Challenge: Every line of the data must be copied exactly.

++++ Recorded information

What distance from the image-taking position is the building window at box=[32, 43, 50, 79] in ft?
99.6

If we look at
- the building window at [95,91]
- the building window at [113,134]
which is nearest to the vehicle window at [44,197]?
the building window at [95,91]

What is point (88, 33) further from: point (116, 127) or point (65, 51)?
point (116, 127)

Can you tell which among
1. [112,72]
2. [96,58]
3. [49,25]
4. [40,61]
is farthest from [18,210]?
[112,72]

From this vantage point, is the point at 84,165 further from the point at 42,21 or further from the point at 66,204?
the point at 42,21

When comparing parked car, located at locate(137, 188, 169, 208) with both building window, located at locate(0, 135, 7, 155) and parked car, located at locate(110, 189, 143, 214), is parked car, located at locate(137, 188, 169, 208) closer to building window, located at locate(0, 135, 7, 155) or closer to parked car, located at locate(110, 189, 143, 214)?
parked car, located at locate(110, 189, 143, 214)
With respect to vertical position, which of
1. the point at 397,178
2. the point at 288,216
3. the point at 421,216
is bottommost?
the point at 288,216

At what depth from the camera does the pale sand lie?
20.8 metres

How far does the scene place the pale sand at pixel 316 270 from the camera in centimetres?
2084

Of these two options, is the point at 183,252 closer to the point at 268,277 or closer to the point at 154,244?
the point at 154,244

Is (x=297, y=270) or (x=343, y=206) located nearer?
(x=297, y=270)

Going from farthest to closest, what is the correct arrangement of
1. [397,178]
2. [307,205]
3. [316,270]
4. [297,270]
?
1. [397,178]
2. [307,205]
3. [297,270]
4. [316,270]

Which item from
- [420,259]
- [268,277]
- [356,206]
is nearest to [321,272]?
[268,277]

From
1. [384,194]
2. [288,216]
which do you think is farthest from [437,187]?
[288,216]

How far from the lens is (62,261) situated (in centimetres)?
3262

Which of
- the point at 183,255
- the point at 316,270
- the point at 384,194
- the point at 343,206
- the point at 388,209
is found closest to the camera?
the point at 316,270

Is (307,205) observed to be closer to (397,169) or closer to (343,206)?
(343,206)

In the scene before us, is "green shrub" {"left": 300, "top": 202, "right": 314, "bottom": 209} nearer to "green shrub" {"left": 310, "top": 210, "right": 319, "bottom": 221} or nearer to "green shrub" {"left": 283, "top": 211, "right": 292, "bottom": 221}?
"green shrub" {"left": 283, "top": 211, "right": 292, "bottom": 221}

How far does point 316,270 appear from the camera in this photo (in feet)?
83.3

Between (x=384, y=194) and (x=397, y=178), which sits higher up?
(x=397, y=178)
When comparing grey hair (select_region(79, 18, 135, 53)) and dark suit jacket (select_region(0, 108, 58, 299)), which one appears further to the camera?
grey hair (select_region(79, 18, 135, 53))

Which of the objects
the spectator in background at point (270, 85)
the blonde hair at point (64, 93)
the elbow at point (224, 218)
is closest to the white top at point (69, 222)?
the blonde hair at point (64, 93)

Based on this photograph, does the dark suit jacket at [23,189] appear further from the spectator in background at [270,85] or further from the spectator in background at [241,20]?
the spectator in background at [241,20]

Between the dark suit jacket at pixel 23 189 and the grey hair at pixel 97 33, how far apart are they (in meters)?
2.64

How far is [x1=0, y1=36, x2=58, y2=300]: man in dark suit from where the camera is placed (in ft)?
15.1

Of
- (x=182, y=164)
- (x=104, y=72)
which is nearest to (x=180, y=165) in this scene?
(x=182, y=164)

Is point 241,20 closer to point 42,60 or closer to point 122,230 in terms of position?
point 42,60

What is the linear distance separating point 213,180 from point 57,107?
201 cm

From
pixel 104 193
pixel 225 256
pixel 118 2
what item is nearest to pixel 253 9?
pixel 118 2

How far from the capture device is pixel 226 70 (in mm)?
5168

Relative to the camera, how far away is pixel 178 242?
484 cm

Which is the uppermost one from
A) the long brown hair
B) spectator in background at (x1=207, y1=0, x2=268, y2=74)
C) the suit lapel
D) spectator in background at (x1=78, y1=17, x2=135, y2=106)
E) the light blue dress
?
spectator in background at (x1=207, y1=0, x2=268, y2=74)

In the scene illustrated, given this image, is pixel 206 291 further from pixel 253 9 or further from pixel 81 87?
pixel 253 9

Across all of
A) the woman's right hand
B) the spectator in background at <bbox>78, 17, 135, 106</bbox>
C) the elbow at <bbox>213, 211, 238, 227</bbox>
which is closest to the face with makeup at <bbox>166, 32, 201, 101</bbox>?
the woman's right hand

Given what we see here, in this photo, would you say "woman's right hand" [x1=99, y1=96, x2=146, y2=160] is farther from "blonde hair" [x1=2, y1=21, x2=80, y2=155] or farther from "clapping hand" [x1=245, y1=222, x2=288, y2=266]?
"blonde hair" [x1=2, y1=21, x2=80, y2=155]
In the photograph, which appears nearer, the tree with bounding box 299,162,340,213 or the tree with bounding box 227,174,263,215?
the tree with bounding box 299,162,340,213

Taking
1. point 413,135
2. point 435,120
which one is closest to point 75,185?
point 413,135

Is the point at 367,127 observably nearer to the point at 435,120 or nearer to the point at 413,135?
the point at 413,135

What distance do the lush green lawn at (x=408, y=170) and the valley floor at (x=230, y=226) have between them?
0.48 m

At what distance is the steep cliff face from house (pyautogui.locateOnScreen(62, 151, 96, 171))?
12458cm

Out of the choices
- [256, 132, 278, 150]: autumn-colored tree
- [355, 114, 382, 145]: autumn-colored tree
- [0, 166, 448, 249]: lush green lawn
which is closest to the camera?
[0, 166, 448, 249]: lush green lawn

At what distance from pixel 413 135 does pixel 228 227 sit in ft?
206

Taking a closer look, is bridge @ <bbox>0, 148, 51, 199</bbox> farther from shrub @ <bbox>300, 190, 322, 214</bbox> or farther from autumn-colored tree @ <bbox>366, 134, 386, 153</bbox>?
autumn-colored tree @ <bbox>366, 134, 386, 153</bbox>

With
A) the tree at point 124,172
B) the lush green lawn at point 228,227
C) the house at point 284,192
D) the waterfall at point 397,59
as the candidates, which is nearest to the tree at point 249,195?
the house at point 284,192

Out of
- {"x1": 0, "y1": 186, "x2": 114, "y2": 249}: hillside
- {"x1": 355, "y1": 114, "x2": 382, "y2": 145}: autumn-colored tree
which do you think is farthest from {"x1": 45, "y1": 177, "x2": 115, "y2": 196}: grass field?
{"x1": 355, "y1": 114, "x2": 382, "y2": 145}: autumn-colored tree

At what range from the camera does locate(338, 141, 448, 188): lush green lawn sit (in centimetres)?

++++++++

Solution below:
What distance from the image-taking position is the building window at box=[32, 43, 50, 79] in ft?
99.6

If we look at
- the building window at [95,91]
- the building window at [113,134]
which is nearest to the vehicle window at [44,197]?
the building window at [95,91]

What is point (88, 33) further from: point (116, 127) or point (65, 51)?
point (116, 127)

Can you tell which among
1. [112,72]
2. [96,58]
3. [49,25]
4. [40,61]
is farthest from [18,210]?
[112,72]

From this vantage point, is the point at 84,165 further from the point at 42,21 or further from the point at 66,204?
the point at 42,21

When comparing parked car, located at locate(137, 188, 169, 208) with both building window, located at locate(0, 135, 7, 155) and parked car, located at locate(110, 189, 143, 214), is parked car, located at locate(137, 188, 169, 208) closer to building window, located at locate(0, 135, 7, 155) or closer to parked car, located at locate(110, 189, 143, 214)?
parked car, located at locate(110, 189, 143, 214)
With respect to vertical position, which of
1. the point at 397,178
2. the point at 288,216
3. the point at 421,216
is bottommost?
the point at 288,216

At what depth from the camera does the pale sand lie?
20.8 metres

How far does the scene place the pale sand at pixel 316 270 from the camera in centimetres?
2084

Of these two options, is the point at 183,252 closer to the point at 268,277 or closer to the point at 154,244?
the point at 154,244

Is (x=297, y=270) or (x=343, y=206) located nearer?
(x=297, y=270)

Going from farthest to closest, what is the correct arrangement of
1. [397,178]
2. [307,205]
3. [316,270]
4. [297,270]
?
1. [397,178]
2. [307,205]
3. [297,270]
4. [316,270]

Which item from
- [420,259]
- [268,277]
- [356,206]
is nearest to [321,272]?
[268,277]

From
1. [384,194]
2. [288,216]
which do you think is farthest from [437,187]?
[288,216]

How far from the lens is (62,261) situated (in centimetres)?
3262

Which of
- the point at 183,255
- the point at 316,270
- the point at 384,194
- the point at 343,206
- the point at 388,209
is found closest to the camera?
the point at 316,270

Is (307,205) observed to be closer to (397,169) or closer to (343,206)?
(343,206)

In the scene before us, is "green shrub" {"left": 300, "top": 202, "right": 314, "bottom": 209} nearer to "green shrub" {"left": 310, "top": 210, "right": 319, "bottom": 221} or nearer to "green shrub" {"left": 283, "top": 211, "right": 292, "bottom": 221}?
"green shrub" {"left": 283, "top": 211, "right": 292, "bottom": 221}

How far does point 316,270 appear from the camera in this photo (in feet)?
83.3

Between (x=384, y=194) and (x=397, y=178), which sits higher up?
(x=397, y=178)
When comparing grey hair (select_region(79, 18, 135, 53)) and dark suit jacket (select_region(0, 108, 58, 299)), which one appears further to the camera?
grey hair (select_region(79, 18, 135, 53))

Which of the objects
the spectator in background at point (270, 85)
the blonde hair at point (64, 93)
the elbow at point (224, 218)
is closest to the white top at point (69, 222)?
the blonde hair at point (64, 93)

Based on this photograph, does the dark suit jacket at [23,189] appear further from the spectator in background at [270,85] or further from the spectator in background at [241,20]?
the spectator in background at [241,20]

Between the dark suit jacket at pixel 23 189 and the grey hair at pixel 97 33, how far apart are they (in meters)?
2.64

How far is [x1=0, y1=36, x2=58, y2=300]: man in dark suit from where the camera is placed (in ft)?
15.1

Of
- (x=182, y=164)
- (x=104, y=72)
which is nearest to (x=180, y=165) in this scene?
(x=182, y=164)

Is point 241,20 closer to point 42,60 or closer to point 122,230 in terms of position?
point 42,60

What is the linear distance separating point 213,180 from point 57,107?
201 cm

From
pixel 104 193
pixel 225 256
pixel 118 2
what item is nearest to pixel 253 9?
pixel 118 2

How far from the capture device is pixel 226 70 (in mm)?
5168

Relative to the camera, how far away is pixel 178 242?
484 cm

Which is the uppermost one from
A) the long brown hair
B) spectator in background at (x1=207, y1=0, x2=268, y2=74)
C) the suit lapel
D) spectator in background at (x1=78, y1=17, x2=135, y2=106)
E) the light blue dress
?
spectator in background at (x1=207, y1=0, x2=268, y2=74)

In the scene illustrated, given this image, is pixel 206 291 further from pixel 253 9 or further from pixel 81 87?
pixel 253 9

Across all of
A) the woman's right hand
B) the spectator in background at <bbox>78, 17, 135, 106</bbox>
C) the elbow at <bbox>213, 211, 238, 227</bbox>
which is closest to the face with makeup at <bbox>166, 32, 201, 101</bbox>?
the woman's right hand

Given what we see here, in this photo, would you say "woman's right hand" [x1=99, y1=96, x2=146, y2=160] is farther from "blonde hair" [x1=2, y1=21, x2=80, y2=155] or farther from "clapping hand" [x1=245, y1=222, x2=288, y2=266]?
"blonde hair" [x1=2, y1=21, x2=80, y2=155]
In the photograph, which appears nearer, the tree with bounding box 299,162,340,213 or the tree with bounding box 227,174,263,215?
the tree with bounding box 299,162,340,213

Taking
1. point 413,135
2. point 435,120
which one is closest to point 75,185?
point 413,135

Is the point at 367,127 observably nearer to the point at 435,120 or nearer to the point at 413,135?
the point at 413,135

What distance do the lush green lawn at (x=408, y=170) and the valley floor at (x=230, y=226) have between them?
0.48 m

At what distance is the steep cliff face from house (pyautogui.locateOnScreen(62, 151, 96, 171))?
12458cm

Out of the choices
- [256, 132, 278, 150]: autumn-colored tree
- [355, 114, 382, 145]: autumn-colored tree
- [0, 166, 448, 249]: lush green lawn
which is closest to the camera?
[0, 166, 448, 249]: lush green lawn

At what distance from pixel 413 135 does pixel 228 227 sit in ft?
206

Taking a closer look, is bridge @ <bbox>0, 148, 51, 199</bbox> farther from shrub @ <bbox>300, 190, 322, 214</bbox> or farther from autumn-colored tree @ <bbox>366, 134, 386, 153</bbox>?
autumn-colored tree @ <bbox>366, 134, 386, 153</bbox>

With
A) the tree at point 124,172
B) the lush green lawn at point 228,227
C) the house at point 284,192
D) the waterfall at point 397,59
as the candidates, which is nearest to the tree at point 249,195?
the house at point 284,192

Out of
- {"x1": 0, "y1": 186, "x2": 114, "y2": 249}: hillside
- {"x1": 355, "y1": 114, "x2": 382, "y2": 145}: autumn-colored tree
which do you think is farthest from {"x1": 45, "y1": 177, "x2": 115, "y2": 196}: grass field?
{"x1": 355, "y1": 114, "x2": 382, "y2": 145}: autumn-colored tree

At what range from the camera does locate(338, 141, 448, 188): lush green lawn sit (in centimetres)?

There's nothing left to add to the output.